Invité ce dimanche midi sur le plateau de l’émission dominicale "De Zevende Dag" (VRT), le ministre fédéral de l’Emploi, de l’Economie et des Consommateurs Kris Peeters (CD&V, photo) a affirmé comprendre l’appel de la population et de l’ancien Premier ministre Yves Leterme (CD&V), qui plaidait samedi dans la presse pour une répartition équitable des efforts, en taxant aussi les grosses fortunes.

"Pendant les négociations pour la formation d’un gouvernement fédéral, nous avons débattu fermement sur des impôts sur les plus-values d’actifs. Les gens attendent que nous demandions aussi clairement un effort aux plus fortunés. Et je pense qu’Yves Leterme a raison lorsqu’il s’interroge pourquoi le gouvernement ne demande pas de contribution aux plus riches", déclarait le ministre fédéral de l’Emploi et de l’Economie, Kris Peeters (CD&V), ce dimanche sur le plateau de l’émission "De Zevende Dag".

"Mais j’ai aussi compris que le ministre des Finances, Johan Van Overtveldt (N-VA), a déclaré que l’on pouvait éventuellement négocier une 'tax shift'". Le vice-Premier ministre trouve normal que la population réclame davantage d’explications sur l’impôt sur les plus-values d’actifs. Mais il n’a pas voulu s’exprimer sur d’éventuelles taxations des plus nantis.

"Si les actions continuent, pas de concertation avant le 15/12"

Kris Peeters tente momentanément d’organiser une concertation avec les partenaires sociaux. "Mais on ne peut pas en même temps s'asseoir à table et protester dans la rue", estime-t-il. Si les manifestations se poursuivent effectivement jusqu’au 15 décembre, une concertation ne pourra débuter avant cette date, estime-t-il

Kris Peeters compte examiner "les pièces du puzzle" et dégager des marges pour la négociation, tant dans les revendications syndicales que dans l'accord de gouvernement, notamment en matière d'enveloppe bien-être et de "tax shift".

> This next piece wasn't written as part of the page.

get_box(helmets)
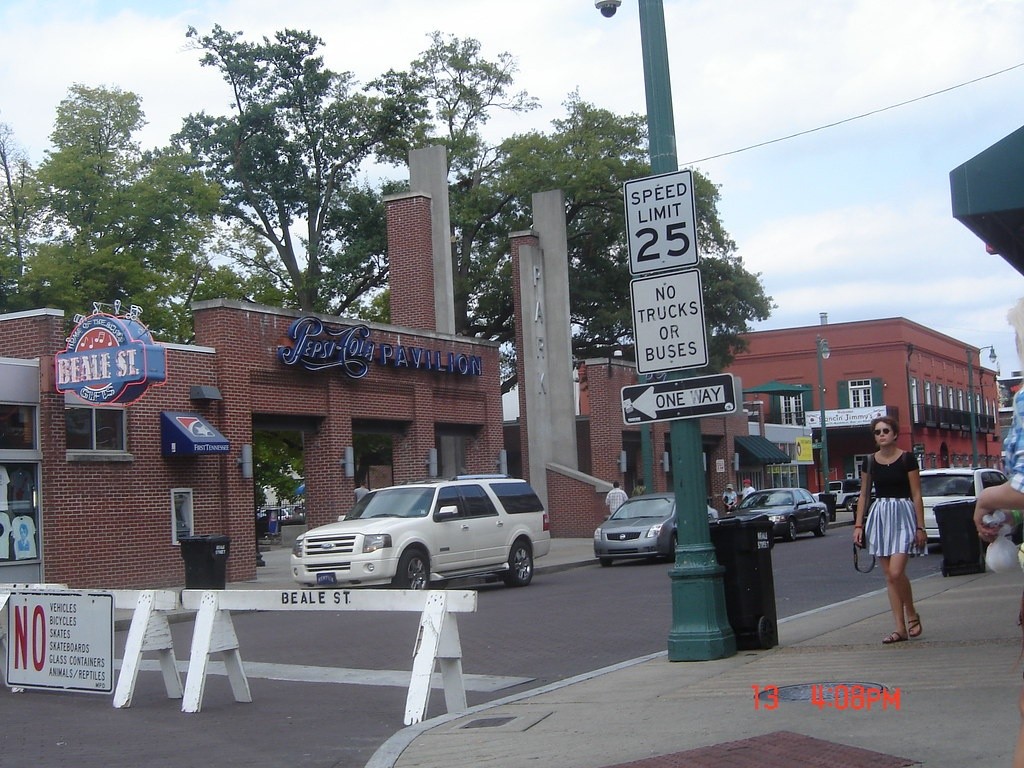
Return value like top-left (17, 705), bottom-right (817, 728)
top-left (995, 358), bottom-right (1024, 381)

Dans ce contexte, il reconnaît les attentes en matière de taxation du capital, qui se sont manifestées cette semaine notamment après la revente d'Omega Pharma par son patron Marc Coucke à un groupe américain plus de 3,5 milliards d’euros. Ce dernier ne paiera en effet aucun impôt sur la revente de ses actions.

L'idée d'une taxation du capital n'est toutefois pas partagée par ses partenaires de majorité. Sur le plateau de la VRT, le vice-Premier ministre et ministre de l’Intérieur Jan Jambon (N-VA) a souligné qu'elle n'était pas inscrite dans l'accord de gouvernement. Du côté des libéraux d'Open VLD, le vice-Premier ministre Alexander De Croo s'y est également opposé.